## EXTRACTED TEXT:

I think I went on a tangent and somehow failed at communicating my point. None of what you said here surprises me or is something I was questioning. I'll try to collect my thoughts and phrase my point better later.

Also, it's been a long time now, but I know I forgot about it... so just to remind everyone in the thread because I saw some chatter about Vows of Poverty while we were discussing making Wilhelmina's daughter a grey wizard.


Laws of the Empire supercede internal Order Laws, so we haven't been beholden to the Vow of Poverty since being knighted, and pursuing an equivalent noble title or any rank would render Wilhelma's daughter immune to the Vow of Poverty too, which would be very useful for being CEO of the EIC, even if we were going for more of a *nudge nudge wink wink* spy network thing.

Edit: Also, we are technically a one-person dynasty now, with lands and stuff in Stirland that we might want to check in on one day.
Since our romantic interests seem to be heading away from natural offspring we could investigate methods of magical parthanogenesis or cloning to have lots of little Mathildes who will grow up to continue the Weber dynasty. Imagine how awesome it would be for our whole noble house to just be us and clones of ourself.

Dataset records:
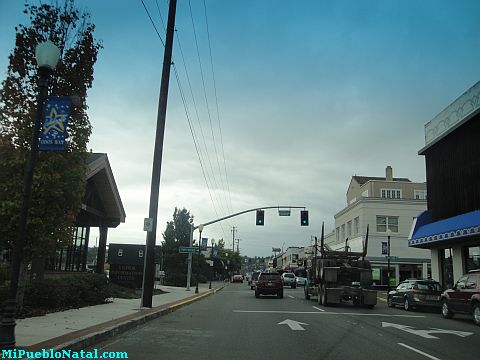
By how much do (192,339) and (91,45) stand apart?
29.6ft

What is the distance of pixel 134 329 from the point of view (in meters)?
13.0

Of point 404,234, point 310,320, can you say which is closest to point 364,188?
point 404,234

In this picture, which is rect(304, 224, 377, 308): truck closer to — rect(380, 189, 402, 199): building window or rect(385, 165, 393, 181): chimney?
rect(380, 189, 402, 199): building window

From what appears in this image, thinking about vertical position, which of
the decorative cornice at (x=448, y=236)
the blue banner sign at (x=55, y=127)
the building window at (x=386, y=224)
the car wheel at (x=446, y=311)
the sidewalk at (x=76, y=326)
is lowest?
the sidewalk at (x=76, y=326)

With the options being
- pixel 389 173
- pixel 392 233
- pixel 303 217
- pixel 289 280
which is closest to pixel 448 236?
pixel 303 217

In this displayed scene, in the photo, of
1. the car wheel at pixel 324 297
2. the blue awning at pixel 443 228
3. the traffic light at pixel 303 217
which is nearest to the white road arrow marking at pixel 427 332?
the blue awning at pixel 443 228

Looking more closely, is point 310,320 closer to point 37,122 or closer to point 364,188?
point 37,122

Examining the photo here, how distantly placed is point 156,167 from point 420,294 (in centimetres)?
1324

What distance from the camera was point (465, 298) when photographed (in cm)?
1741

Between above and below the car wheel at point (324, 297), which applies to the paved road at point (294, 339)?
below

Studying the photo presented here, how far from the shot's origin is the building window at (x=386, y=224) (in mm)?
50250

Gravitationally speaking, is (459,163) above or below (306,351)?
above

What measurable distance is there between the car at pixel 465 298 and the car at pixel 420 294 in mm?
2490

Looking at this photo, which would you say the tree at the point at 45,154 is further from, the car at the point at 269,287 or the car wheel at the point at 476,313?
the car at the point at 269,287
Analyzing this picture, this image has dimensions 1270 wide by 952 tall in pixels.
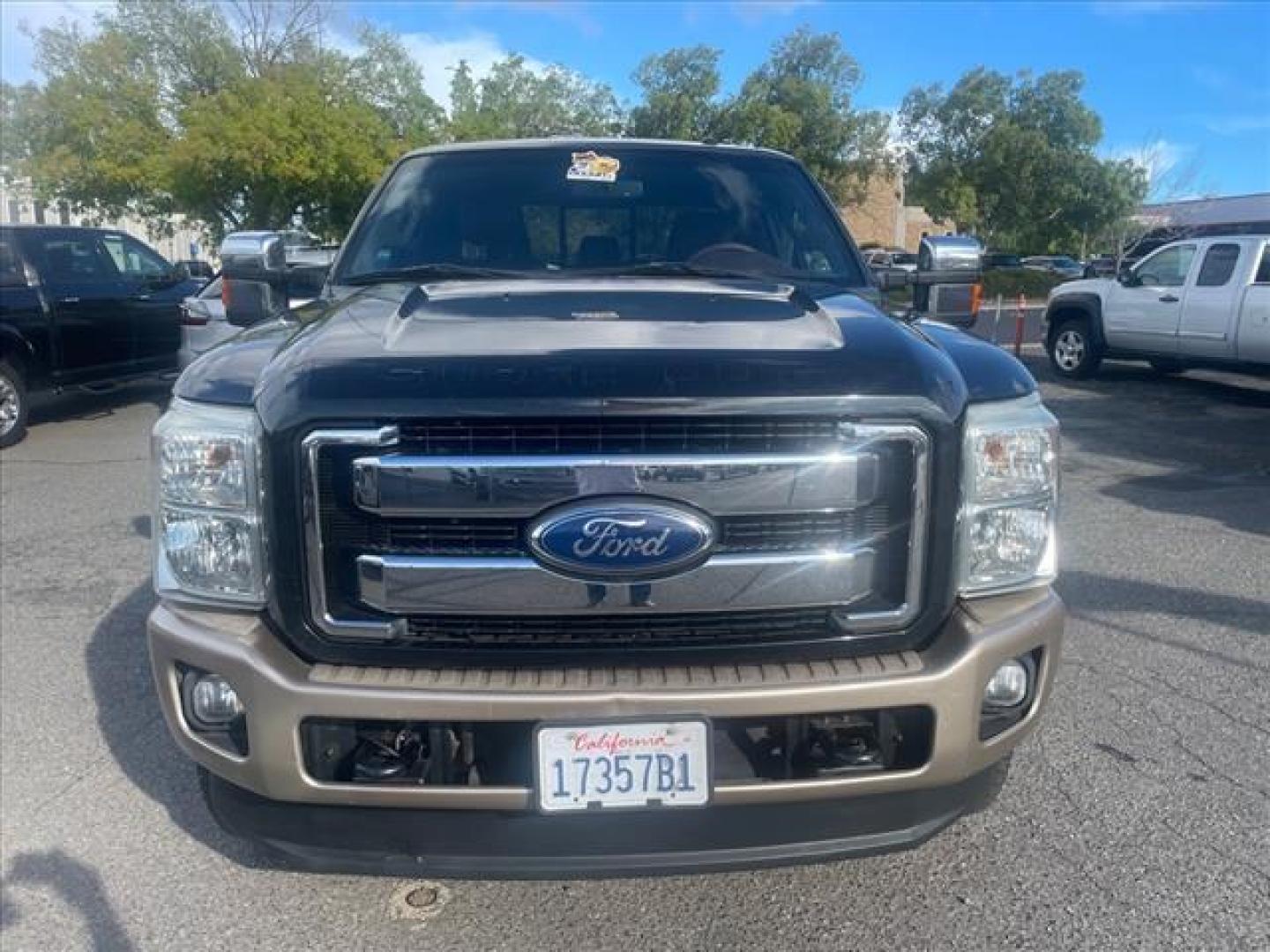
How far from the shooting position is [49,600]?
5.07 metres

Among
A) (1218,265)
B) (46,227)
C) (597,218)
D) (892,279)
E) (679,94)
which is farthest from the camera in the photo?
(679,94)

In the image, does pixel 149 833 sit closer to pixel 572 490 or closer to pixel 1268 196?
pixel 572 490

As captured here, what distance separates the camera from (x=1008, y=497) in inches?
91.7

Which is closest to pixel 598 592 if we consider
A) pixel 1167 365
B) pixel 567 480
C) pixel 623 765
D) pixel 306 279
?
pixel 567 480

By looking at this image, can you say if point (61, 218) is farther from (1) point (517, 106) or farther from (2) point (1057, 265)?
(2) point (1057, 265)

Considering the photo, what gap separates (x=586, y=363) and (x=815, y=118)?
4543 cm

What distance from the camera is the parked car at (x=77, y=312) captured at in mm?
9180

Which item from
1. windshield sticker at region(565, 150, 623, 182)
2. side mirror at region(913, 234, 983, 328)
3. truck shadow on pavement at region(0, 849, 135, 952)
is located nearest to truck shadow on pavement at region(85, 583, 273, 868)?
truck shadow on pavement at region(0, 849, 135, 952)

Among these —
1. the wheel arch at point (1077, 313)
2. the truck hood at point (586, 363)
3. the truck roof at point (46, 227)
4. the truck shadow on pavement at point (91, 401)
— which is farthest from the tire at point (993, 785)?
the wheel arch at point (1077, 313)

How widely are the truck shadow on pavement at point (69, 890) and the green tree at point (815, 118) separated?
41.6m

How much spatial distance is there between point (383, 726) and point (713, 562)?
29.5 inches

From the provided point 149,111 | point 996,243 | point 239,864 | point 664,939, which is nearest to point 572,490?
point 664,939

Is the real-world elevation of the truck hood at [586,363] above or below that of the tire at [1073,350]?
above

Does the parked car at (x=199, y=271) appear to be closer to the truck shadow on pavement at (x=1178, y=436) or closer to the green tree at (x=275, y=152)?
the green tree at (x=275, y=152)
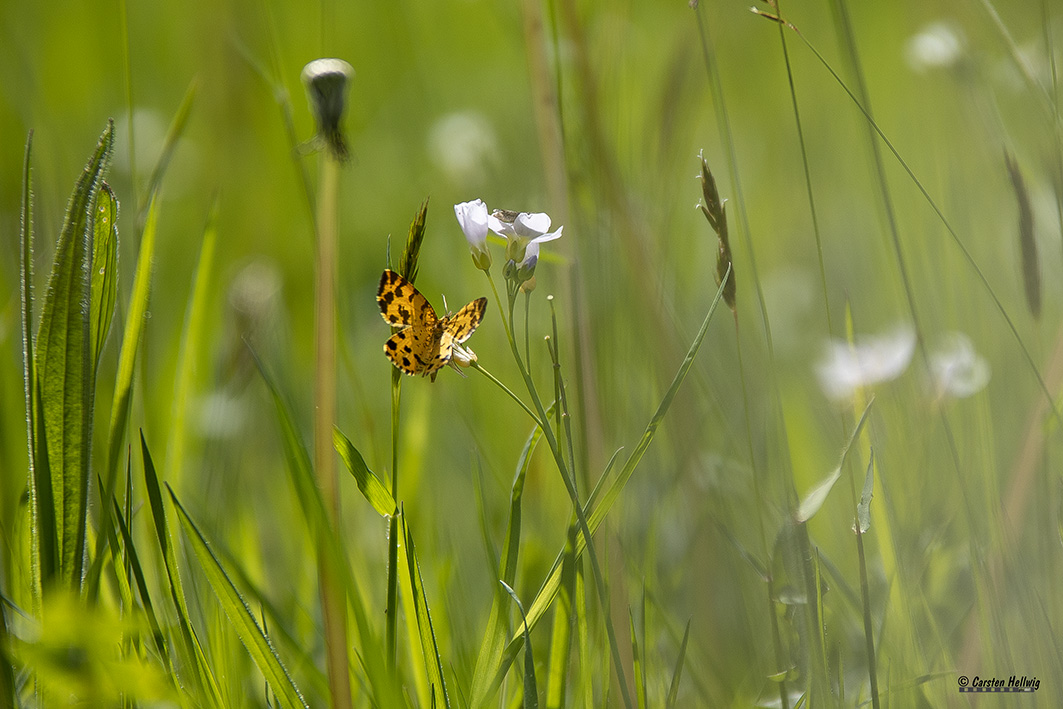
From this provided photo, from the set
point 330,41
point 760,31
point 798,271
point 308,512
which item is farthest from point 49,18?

## PROBLEM TO WORK ON:
Carry on the forum post about the Vow of Poverty and the Weber dynasty, picking up after its final sentence. These entries have no connection to the forum post about the Vow of Poverty.

## EXPECTED ANSWER:
Two things: A) There is no law that obliges nobles to be rich, just to have enough to fulfill their duties to their vassals and to their lieges. So there's no law here to completely supercede the Vow of Poverty and render it void. B) If the Vow of Poverty is an actual vow Mathilde took during her education and not just a misnamed Rule of Poverty then it still carries weight. More so if you subscribe to the idea that knights are supposed to be especially honorable, something that goes counter to breaking vows even if they make duties harder.
Honestly the easiest solution is what is most likely to happen: as Mathilde and Wilhelmina's heiress, something like a 70% stake passes to her, right? And she's going to be trained to run the whole thing. But instead of being CEO, promote a public face from within. They would handle all the money flow and day to day directives, while effective control still rests with the largest shareholders. In fact, make the CEO position something that the smaller stakeholders can select the candidate list for- it lets the games between them for "control" over the EIC obscure the fact that a wizard is setting goals and policy.

But Eike keeps her hands clean of all sorts of petty temptation, and gets the freedom to act as a grey wizard.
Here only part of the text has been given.